The team reported that the difference in respiratory rate between the two treatment groups was –1.46, favoring the morphine group (95% CI, –2.84 to –0.09; P = .04). They considered this finding significant.
The difference in PCO2 was 1.19 mm Hg higher for those receiving morphine (95% CI, -2.70 to 5.07; P = .55), thus indicating that there were no clinically relevant differences in alveolar ventilation.
Although breathlessness remained unchanged, worst breathlessness improved in patients with mMRC grades 3-4. The investigators noted that the morphine group improved 1.33 points better than the placebo group (95% CI, -2.50 to -0.16; P = .03)
The difference of mean breathlessness between both groups (-1.31) was not considered significant (95% CI, -2.5 to -0.16; P = .03), which suggests a potential lack of power in the study.
Both treatment groups experienced similar cases of adverse events (37% in morphine vs 58% in placebo group). Common adverse events were nausea, vomiting/retching, drowsiness, constipation, and sleepiness.
In terms of next steps for future studies, they suggested that only patients with mMRC grade 3 and 4 should be included.

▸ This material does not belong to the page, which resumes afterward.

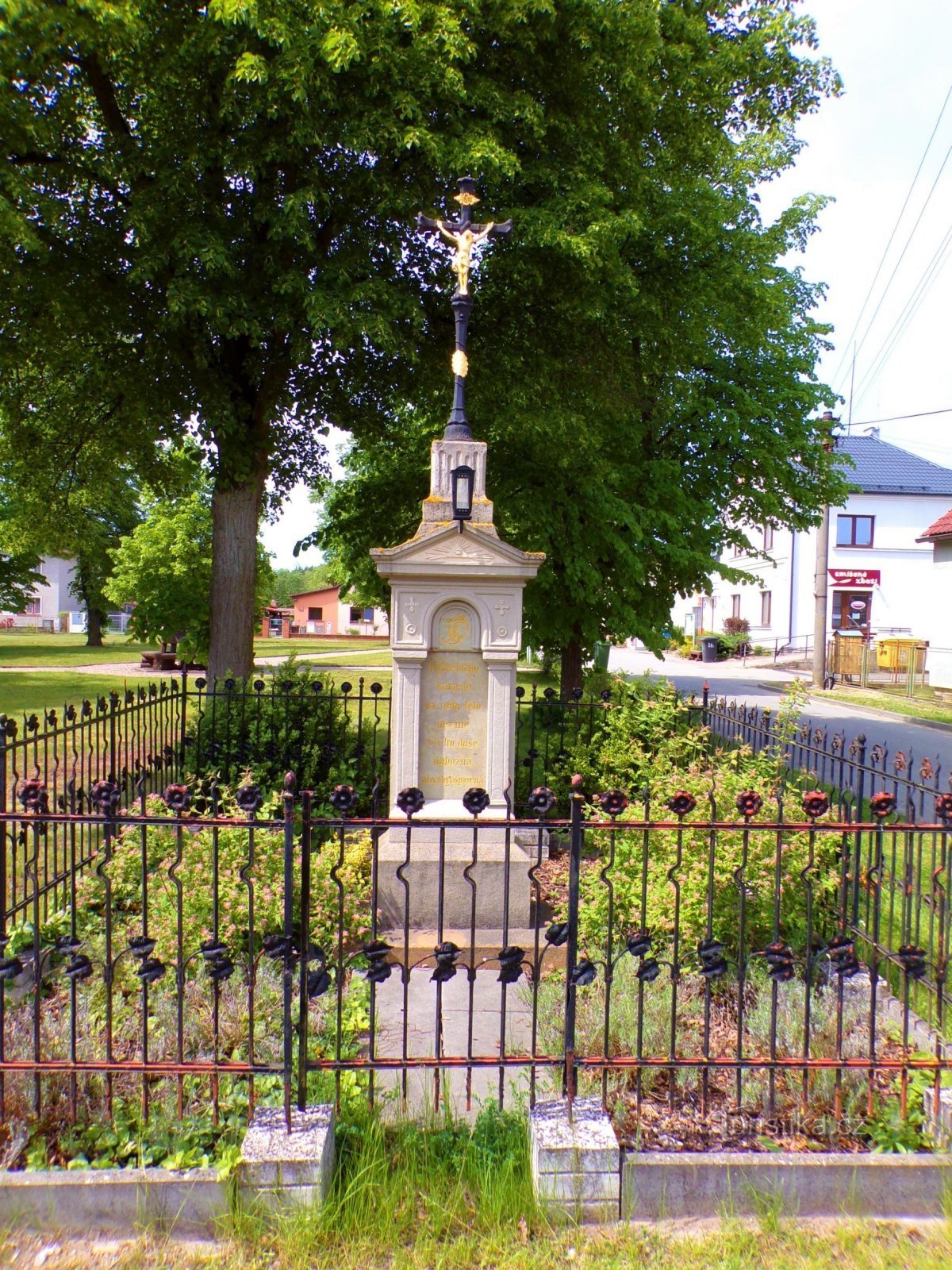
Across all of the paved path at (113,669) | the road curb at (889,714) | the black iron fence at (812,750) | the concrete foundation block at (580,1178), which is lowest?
the concrete foundation block at (580,1178)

“Our results should be confirmed in a future RCT only including patients with severe to very severe chronic breathlessness and optimized pharmacological and nonpharmacological treatment of their COPD,” they wrote. “Given the low response rate, a multicenter approach should be considered.”
The study, “Effect of Sustained-Release Morphine for Refractory Breathlessness in Chronic Obstructive Pulmonary Disease on Health Status: A Randomized Clinical Trial,” was published online in JAMA Internal Medicine.